Depuis quarante ans, le Mouvement des forces démocratiques de Casamance argue d’un droit à la séparation avec le Sénégal qui aurait été acquis pendant la colonisation. Réfutée par les travaux académiques et experts, cette affirmation ne peut, pour autant, être traitée à la légère. La centralité du moment colonial dans la narration indépendantiste casamançaise est une réverbération, dans le présent, des zones grises du passé. Entre le dernier quart du xixe siècle et les années 1970, l’idée de l’autonomie s’est forgée et consolidée dans l’expérience coloniale, les luttes des années de la décolonisation, les attentes morales et la mémoire politique que ces combats ont générées.

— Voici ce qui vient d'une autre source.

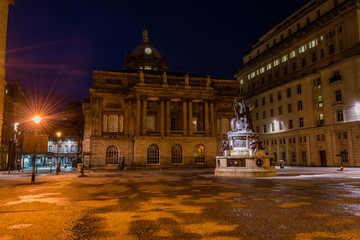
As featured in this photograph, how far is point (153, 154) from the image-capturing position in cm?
5184

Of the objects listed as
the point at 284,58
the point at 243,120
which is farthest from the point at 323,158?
the point at 243,120

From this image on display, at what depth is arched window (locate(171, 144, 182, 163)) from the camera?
173ft

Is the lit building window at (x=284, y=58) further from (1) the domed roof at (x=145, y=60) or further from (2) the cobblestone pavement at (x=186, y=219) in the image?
(2) the cobblestone pavement at (x=186, y=219)

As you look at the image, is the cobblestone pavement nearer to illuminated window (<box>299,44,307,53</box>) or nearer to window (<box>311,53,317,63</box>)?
window (<box>311,53,317,63</box>)

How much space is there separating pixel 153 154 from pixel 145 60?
3452 centimetres

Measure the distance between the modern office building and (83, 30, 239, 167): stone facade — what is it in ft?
51.7

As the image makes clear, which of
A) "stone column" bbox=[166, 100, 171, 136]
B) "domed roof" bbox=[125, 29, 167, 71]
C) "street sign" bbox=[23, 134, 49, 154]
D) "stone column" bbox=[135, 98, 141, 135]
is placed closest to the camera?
"street sign" bbox=[23, 134, 49, 154]

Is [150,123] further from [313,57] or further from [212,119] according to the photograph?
[313,57]

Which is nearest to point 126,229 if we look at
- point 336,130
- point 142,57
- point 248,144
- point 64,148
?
point 248,144

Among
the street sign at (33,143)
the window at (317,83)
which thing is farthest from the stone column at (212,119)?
the street sign at (33,143)

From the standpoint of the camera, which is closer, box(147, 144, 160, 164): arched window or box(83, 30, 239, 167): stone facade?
box(83, 30, 239, 167): stone facade

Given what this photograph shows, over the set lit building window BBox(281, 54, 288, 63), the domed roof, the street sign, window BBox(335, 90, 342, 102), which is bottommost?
the street sign

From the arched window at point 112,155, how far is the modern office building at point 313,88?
3677 cm

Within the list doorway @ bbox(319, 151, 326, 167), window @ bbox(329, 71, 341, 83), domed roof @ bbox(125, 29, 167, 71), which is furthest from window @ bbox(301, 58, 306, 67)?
domed roof @ bbox(125, 29, 167, 71)
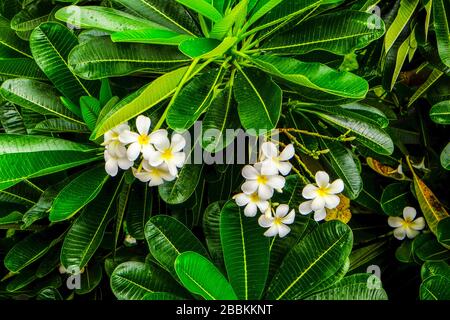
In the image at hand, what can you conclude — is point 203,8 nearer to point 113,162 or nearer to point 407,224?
point 113,162

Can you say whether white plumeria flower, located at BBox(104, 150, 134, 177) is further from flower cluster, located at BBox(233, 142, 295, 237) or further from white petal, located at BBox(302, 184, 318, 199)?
white petal, located at BBox(302, 184, 318, 199)

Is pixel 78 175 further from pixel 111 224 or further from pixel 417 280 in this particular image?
pixel 417 280

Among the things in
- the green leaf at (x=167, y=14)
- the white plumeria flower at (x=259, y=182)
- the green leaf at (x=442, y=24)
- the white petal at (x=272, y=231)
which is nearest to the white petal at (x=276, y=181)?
the white plumeria flower at (x=259, y=182)

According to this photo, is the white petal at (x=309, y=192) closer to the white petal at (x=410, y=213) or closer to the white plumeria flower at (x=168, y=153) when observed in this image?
the white plumeria flower at (x=168, y=153)

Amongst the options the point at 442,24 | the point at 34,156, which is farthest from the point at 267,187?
the point at 442,24
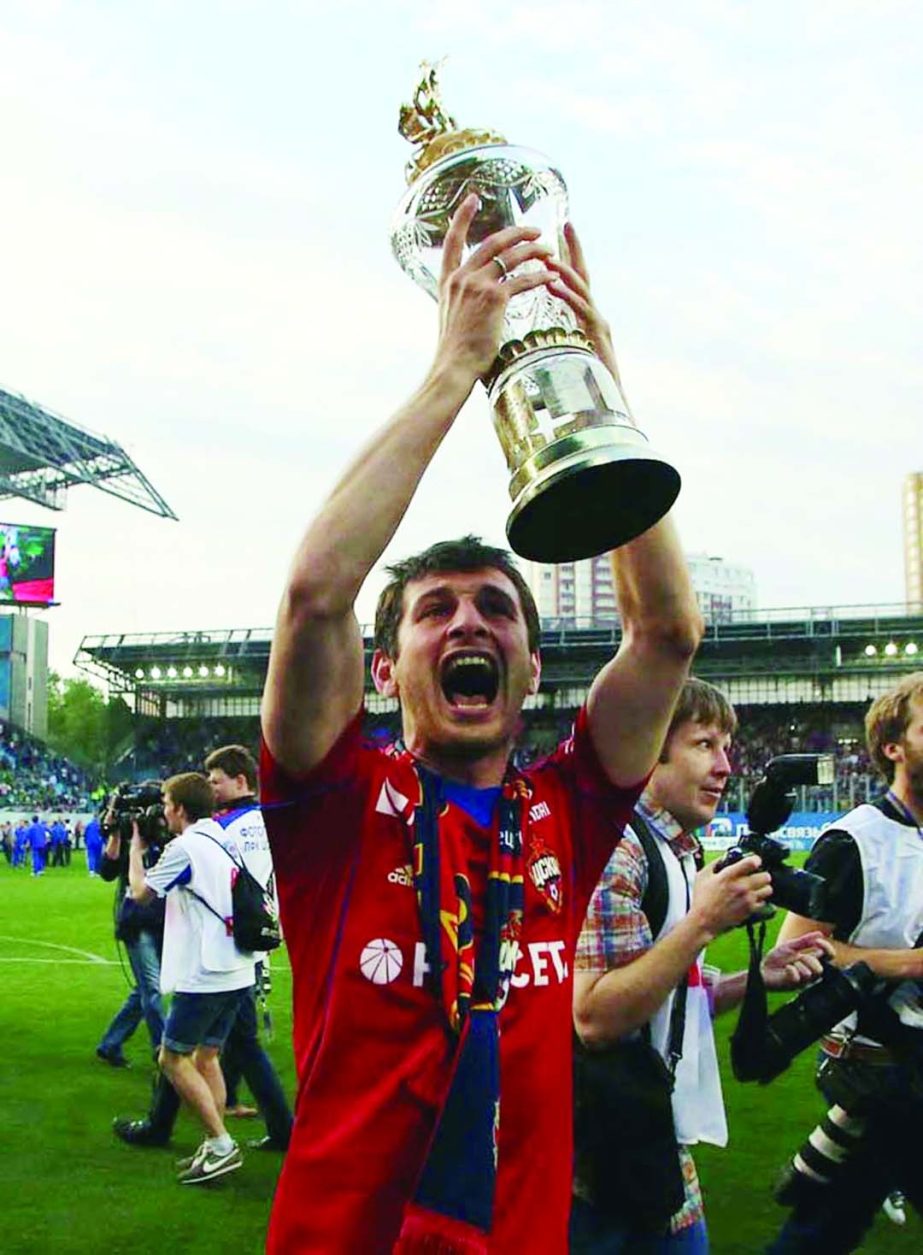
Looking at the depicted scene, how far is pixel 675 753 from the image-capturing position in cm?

Reposant sur des archives publiques, des archives privées inédites et de nombreux entretiens, cette enquête nous propose une nouvelle manière de penser l’histoire de la Casamance et celle de la formation de l’État au Sénégal. Elle montre que l’autonomie de cette partie méridionale du territoire sénégalais a été l’un des projets non advenus de la colonisation et de la décolonisation, un projet qu’ont envisagé aussi bien des agents français que des militants politiques casamançais. Elle restitue la généalogie coloniale des imaginaires sociaux contemporains et apporte un éclairage puissant sur le jeu électoral et parlementaire dans l’Afrique de l’Ouest des années 1950, en rendant compte de l’incertitude du cadre territorial de la décolonisation.
Cet ouvrage invite également à questionner l’événement en histoire. Il prend au sérieux les idées et les projets inaboutis ainsi que leurs effets dans le temps, et considère dans son ensemble le champ des possibles. Il offre ainsi une contribution fondamentale à la compréhension de l’historicité, singulièrement des sociétés africaines.